Yes, I do trawl through the discount bins in shops looking for great deals. The reduced aisle in the supermarket is always a good place to find discounted food and drink that is still within its sell-by date.
Buy better, buy less
My current focus is on Merino wool products. I have found a pair of socks made from this material and they come with a lifetime warranty. They were expensive to buy initially, but I will never have to replace them (wahoo!). They also don’t need to be washed as often (this type of wool is antimicrobial and doesn’t smell as easily), which means another saving on laundry bills. They also have additional benefits for me as my MS make it harder to keep my feet warm. Keeping my feet nice and toasty also saves on heating costs as the house doesn’t have to be so hot.
I’ve realised that my mindset is crucial to making this story a success. Focusing on the positives and being grateful for what I do have, makes me see the good side of life.

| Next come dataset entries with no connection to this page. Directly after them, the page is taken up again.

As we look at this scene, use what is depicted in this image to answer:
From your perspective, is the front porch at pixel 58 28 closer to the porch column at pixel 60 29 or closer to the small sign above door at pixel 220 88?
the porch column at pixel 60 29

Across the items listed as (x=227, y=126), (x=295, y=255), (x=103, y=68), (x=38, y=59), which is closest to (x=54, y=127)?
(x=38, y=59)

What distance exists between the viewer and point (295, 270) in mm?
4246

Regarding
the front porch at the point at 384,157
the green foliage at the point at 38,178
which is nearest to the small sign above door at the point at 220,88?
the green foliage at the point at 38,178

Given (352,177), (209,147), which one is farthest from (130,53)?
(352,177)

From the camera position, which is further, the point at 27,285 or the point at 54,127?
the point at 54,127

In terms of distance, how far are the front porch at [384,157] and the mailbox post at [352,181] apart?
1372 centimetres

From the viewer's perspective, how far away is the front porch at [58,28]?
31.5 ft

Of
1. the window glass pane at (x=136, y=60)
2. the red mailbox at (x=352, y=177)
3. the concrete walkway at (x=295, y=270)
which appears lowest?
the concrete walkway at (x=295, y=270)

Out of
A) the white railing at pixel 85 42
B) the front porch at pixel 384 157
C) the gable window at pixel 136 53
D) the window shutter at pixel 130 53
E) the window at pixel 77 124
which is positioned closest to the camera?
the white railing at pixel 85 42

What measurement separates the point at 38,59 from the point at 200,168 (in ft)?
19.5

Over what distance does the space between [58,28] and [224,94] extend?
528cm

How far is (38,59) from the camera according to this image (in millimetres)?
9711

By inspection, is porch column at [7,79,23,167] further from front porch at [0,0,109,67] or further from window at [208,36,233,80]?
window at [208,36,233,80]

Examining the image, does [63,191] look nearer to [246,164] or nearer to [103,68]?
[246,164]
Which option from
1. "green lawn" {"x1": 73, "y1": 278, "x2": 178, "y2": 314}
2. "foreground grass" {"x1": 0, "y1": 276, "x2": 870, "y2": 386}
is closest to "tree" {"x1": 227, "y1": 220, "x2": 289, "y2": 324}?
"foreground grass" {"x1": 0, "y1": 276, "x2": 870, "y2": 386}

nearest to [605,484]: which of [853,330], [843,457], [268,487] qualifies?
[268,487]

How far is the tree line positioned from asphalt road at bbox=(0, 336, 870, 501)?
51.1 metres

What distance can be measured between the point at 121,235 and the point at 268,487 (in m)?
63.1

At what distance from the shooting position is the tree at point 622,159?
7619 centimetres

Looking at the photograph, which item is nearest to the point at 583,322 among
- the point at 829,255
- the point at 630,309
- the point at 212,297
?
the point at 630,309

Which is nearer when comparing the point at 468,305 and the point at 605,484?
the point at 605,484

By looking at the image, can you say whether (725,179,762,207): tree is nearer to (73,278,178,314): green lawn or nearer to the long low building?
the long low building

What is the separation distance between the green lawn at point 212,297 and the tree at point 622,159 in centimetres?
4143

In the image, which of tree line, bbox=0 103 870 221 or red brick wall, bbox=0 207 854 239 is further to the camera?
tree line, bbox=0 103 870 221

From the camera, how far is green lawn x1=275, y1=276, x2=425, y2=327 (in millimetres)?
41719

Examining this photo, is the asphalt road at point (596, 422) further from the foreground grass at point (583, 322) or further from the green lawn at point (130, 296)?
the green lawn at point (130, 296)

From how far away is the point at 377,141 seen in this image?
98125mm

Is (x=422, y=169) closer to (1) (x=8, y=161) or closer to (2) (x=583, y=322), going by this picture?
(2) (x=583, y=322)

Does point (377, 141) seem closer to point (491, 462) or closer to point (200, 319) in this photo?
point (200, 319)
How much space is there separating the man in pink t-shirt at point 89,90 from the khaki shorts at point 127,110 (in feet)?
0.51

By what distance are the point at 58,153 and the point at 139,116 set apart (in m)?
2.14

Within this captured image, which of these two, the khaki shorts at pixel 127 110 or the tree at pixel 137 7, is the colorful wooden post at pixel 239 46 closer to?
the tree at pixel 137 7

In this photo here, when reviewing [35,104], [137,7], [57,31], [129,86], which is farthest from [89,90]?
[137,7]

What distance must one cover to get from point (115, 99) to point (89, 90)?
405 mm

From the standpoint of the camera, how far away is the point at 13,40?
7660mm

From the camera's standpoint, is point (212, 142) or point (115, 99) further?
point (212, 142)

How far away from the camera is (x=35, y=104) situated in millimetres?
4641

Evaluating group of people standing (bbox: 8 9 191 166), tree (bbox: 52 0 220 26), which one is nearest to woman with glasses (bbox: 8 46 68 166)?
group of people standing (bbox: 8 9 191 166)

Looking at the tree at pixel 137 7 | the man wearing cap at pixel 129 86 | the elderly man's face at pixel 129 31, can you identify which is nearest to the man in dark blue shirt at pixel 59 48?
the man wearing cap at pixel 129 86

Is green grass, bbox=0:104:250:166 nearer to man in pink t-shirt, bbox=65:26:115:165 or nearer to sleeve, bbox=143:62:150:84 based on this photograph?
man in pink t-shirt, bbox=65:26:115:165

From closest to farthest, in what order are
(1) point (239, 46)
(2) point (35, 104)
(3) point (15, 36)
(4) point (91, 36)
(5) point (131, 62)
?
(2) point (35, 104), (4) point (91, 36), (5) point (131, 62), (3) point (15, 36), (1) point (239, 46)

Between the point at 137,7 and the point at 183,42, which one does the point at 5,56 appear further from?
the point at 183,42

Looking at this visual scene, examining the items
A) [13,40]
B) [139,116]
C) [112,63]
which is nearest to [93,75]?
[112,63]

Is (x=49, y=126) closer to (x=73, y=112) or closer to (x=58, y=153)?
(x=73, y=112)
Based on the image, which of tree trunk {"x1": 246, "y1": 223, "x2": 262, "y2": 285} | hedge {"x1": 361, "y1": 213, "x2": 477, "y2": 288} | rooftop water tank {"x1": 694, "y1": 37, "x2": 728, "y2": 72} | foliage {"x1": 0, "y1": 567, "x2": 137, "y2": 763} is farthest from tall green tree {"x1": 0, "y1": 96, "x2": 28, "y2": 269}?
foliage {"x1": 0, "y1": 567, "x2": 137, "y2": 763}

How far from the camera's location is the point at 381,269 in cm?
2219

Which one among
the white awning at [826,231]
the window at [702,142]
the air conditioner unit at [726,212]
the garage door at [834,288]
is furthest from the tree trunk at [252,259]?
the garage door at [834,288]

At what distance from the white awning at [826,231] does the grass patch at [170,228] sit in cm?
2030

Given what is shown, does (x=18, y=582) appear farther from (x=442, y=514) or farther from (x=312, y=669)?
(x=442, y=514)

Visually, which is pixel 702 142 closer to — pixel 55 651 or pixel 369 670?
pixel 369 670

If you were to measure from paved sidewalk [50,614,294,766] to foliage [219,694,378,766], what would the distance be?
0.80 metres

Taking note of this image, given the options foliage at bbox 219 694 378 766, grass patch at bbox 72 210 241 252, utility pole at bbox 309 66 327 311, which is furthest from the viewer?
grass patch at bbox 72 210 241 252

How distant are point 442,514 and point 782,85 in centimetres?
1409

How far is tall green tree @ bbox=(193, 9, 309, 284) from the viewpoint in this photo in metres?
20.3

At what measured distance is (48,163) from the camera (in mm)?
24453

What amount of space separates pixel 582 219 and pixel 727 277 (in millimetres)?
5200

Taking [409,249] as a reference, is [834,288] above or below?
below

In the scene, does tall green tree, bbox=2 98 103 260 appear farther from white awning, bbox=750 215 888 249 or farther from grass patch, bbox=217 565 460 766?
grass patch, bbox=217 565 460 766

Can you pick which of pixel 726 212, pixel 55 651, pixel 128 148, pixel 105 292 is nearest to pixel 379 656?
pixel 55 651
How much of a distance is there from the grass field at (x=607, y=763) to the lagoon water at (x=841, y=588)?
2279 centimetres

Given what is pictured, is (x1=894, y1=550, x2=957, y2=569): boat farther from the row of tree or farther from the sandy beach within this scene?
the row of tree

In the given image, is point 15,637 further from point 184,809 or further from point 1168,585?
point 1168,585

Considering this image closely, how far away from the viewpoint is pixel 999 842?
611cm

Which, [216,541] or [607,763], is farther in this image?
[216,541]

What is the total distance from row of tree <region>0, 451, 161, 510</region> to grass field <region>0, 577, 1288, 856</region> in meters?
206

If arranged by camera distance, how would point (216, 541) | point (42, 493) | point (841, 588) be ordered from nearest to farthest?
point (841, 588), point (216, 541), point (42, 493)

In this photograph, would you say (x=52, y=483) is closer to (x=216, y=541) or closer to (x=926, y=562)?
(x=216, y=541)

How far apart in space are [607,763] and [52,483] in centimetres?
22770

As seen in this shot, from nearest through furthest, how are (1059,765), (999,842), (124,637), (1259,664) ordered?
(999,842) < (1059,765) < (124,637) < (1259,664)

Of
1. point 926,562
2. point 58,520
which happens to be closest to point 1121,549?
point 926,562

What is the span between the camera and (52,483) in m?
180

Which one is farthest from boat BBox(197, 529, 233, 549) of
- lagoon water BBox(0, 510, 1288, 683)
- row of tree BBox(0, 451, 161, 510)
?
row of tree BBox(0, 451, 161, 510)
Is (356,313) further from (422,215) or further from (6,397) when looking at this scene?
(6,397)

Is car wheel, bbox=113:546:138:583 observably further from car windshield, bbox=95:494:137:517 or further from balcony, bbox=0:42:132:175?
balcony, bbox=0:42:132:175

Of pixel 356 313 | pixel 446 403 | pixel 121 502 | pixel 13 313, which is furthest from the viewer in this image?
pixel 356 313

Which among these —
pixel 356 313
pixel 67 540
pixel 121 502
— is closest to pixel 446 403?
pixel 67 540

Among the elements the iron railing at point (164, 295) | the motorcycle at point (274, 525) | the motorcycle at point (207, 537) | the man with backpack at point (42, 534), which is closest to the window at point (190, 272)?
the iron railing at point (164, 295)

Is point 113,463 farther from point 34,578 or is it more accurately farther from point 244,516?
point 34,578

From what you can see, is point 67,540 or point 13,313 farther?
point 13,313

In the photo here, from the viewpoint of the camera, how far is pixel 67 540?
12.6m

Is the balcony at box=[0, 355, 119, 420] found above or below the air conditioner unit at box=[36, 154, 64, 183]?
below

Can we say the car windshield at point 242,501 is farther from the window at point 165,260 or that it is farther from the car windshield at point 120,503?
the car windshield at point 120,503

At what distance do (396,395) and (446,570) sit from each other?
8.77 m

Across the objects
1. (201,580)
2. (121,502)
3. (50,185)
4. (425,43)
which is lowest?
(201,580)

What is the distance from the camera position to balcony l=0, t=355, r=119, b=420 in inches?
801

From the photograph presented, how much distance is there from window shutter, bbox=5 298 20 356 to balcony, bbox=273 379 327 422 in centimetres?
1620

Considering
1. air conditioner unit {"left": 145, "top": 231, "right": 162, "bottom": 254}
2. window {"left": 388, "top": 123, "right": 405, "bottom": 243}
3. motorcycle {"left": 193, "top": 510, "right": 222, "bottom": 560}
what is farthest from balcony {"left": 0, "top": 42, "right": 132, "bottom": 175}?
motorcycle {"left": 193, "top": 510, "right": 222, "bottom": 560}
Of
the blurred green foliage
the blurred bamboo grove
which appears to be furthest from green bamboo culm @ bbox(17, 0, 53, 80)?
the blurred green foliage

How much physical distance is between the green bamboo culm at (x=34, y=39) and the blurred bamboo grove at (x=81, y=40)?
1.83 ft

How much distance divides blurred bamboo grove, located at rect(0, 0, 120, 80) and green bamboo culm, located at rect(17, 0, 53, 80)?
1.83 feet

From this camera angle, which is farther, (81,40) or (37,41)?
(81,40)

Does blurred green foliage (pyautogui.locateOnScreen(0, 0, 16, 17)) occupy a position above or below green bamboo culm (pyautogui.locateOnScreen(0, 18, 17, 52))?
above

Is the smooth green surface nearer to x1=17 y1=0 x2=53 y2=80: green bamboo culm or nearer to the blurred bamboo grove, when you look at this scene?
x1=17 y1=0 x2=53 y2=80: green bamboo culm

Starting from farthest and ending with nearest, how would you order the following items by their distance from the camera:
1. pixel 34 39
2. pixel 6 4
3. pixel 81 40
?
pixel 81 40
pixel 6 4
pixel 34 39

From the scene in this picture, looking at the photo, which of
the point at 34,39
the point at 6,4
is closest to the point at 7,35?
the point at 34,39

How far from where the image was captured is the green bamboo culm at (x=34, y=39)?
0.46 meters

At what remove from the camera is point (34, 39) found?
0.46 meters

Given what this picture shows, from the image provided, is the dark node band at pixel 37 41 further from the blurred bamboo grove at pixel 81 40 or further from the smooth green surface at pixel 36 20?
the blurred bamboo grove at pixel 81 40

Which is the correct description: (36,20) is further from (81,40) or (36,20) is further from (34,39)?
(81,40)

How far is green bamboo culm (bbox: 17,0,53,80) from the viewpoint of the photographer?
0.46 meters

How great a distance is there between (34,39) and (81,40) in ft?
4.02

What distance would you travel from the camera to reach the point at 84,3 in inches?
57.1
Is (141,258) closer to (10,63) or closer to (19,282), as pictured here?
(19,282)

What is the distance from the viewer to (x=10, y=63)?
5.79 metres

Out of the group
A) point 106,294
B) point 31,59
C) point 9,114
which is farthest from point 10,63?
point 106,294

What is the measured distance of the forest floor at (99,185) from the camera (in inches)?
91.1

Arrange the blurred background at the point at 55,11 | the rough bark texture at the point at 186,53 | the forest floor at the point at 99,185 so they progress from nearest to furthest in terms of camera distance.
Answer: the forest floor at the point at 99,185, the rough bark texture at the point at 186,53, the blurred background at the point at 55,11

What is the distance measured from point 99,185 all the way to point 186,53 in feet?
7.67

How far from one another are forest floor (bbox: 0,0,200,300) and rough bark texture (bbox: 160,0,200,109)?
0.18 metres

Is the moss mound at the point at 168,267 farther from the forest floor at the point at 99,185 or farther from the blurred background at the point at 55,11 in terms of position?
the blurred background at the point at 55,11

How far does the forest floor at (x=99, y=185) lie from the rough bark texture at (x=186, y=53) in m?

There are days when I fail at being positive, and they are dark. All I can see is the pain, the lost mobility, and the unproductive days, with no prospect of change. It’s horrible. My eyes moisten, my hands tremble and I grasp the duvet and pull it around me, although it gives no comfort. These are hard days.
Yet, somehow, I manage to dig deep, rebooting myself and shedding the cloak of despair. I will not allow the negativity take precedence. I find the good things, the positives. And even though I am fifty and medically retired, these days I see myself as a young Millennial.
In my eyes I have achieved financial independence.